By Jason Paltrowitz, Executive Vice President at OTC Markets Group
Reposted with permission
General solicitation, crowdfunding, and testing the waters have fundamentally changed the public offering process. Raising capital online is emerging as an exciting, innovative new way for companies to access capital directly from investors. While technology and the internet have transformed the way we shop and access goods and services over the past two decades, it’s only in recent months that companies are able to market themselves and solicit interest on the web when selling their stock.
Leading the charge, a new class of financial intermediaries has emerged, aimed at leveraging the modernized securities regulations and disrupting the existing framework of how capital is raised in the U.S. Online financing portals (think Kickstarter and Indiegogo for stock equity) are becoming ubiquitous and popular in search engine results when seeking information on Reg. A and equity crowdfunding. However, given the novelty and minimal track records of some of these upstarts, it may be hard to assess which option best fits your needs.
Know What You’re Buying
It’s important to bear in mind that the terms portal, platform and market are not well-defined by regulators. This means a website can call itself a “financing platform,” but without the proper FINRA registration and broker-dealer licenses, it can do little to facilitate capital raising. When offering securities, an issuer is required to register those securities with the SEC or rely on one of the available exemptions, such as Regulation D, Regulation A or Regulation Crowdfunding. A third-party service provider helping the issuer sell securities must be a registered broker-dealer, and along with the issuer, take reasonable steps to verify whether investors are eligible purchasers under the applicable exemption.
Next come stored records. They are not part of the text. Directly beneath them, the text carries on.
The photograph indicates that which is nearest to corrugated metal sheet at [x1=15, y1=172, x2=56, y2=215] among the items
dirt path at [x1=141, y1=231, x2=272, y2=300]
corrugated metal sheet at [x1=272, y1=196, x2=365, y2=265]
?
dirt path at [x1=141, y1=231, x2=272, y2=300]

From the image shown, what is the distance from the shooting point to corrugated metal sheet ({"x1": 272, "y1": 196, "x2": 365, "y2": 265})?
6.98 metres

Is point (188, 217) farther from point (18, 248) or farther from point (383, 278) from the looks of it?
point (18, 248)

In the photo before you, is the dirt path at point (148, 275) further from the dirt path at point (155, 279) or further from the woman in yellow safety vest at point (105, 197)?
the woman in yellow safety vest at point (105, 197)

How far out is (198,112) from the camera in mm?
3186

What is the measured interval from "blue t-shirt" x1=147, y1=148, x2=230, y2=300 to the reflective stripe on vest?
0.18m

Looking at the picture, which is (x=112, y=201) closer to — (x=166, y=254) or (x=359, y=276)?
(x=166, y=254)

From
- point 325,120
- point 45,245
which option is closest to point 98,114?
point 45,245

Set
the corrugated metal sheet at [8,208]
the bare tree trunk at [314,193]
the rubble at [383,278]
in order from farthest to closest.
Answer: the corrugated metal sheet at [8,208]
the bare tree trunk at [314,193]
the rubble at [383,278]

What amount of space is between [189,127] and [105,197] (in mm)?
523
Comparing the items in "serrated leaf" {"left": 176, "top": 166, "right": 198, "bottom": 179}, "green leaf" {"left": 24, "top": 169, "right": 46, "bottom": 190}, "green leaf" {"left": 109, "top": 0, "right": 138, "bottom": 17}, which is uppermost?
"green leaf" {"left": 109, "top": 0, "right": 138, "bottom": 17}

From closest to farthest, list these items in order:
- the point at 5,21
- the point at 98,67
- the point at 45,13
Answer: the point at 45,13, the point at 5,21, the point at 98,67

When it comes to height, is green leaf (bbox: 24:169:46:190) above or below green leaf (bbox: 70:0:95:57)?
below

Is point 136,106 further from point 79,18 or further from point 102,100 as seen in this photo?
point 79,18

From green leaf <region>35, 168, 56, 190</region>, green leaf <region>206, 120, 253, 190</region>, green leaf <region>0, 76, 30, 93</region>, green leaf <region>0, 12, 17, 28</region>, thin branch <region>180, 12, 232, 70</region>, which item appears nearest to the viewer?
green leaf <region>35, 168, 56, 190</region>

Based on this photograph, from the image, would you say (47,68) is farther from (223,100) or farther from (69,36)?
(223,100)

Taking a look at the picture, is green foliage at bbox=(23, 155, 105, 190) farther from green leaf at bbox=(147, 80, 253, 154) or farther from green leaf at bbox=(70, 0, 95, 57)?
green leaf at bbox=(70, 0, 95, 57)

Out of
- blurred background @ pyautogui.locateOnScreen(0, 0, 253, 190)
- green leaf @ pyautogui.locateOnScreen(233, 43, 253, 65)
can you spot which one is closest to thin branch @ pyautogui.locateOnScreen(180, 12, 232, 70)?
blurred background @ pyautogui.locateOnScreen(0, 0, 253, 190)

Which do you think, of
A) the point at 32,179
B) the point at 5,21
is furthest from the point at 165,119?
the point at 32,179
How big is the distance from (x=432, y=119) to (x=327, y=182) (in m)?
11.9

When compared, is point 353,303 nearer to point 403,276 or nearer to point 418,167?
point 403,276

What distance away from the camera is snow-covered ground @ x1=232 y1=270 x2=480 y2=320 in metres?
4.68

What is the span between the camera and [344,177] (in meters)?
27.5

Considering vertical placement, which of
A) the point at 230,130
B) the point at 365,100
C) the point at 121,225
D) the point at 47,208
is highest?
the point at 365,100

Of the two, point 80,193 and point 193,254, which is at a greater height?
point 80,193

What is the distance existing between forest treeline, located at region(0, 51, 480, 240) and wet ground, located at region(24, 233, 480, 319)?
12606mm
Next, review what deals they’ve been involved in and how successful they’ve been in working with companies like yours. It’s important to look beyond how much money a platform has raised and look more closely at how they raised it. Were the deals strictly financed using the portal? Was there a partnership with a traditional broker/dealer? Was it all individuals? High net-worth angels? Institutional? There are so many types of structures and deal options that a company should think about what type of deal they want to do and the mix of investors they want to attract and then find a partner with that experience.
Online Capital Raising vs. Investment Banking
Fundraising via the internet can significantly reduce some of the costs issuers face when marketing and soliciting interest in their stock offering. Gone are the days of cold calls, closed-door meetings, confidential-only materials, and private roadshows. Today’s investors are savvier, self-directed, and prefer accessing information online and through social media. Companies with a large customer base, social media presence, or affinity groups should consider how to leverage these relationships to broaden their investor reach. After all, someone who wants to buy your product may very well be interested in becoming a shareholder. One of the unique benefits of Reg. A is that money used to market your securities can also be viewed as money spent marketing and advertising your product or service to your customers and community. Also, unlike in traditional IPOs, where the investment bank handles everything, Reg. A allows you to pick the best in breed partners that cover different facets of the raise. There are many companies that focus on the marketing component of the deal and that partner nicely with your investment bank/portal provider.
Companies in non-consumer-facing sectors such as healthcare, hardware and telecom, that require a significant amount of capital for development, may struggle to achieve their financing needs through crowdfunding alone. Investment banks and financial advisory firms play crucial roles in corporate financing as they provide the due diligence and valuation services that larger and more sophisticated investors require. The crowd is only so big, and for issuers that may need to fund themselves through both crowdfunding and traditional institutional outreach, you will need to find partners that understand how to work on a hybrid deal of this nature.
Lastly, its important to remember that this is all relatively new. There is no right way or tested way to be successful. This breeds creativity, innovation and open-mindedness. It also means that you, as the issuer, can take a greater role in leading the charge rather than simply taking a back seat to the “experts.”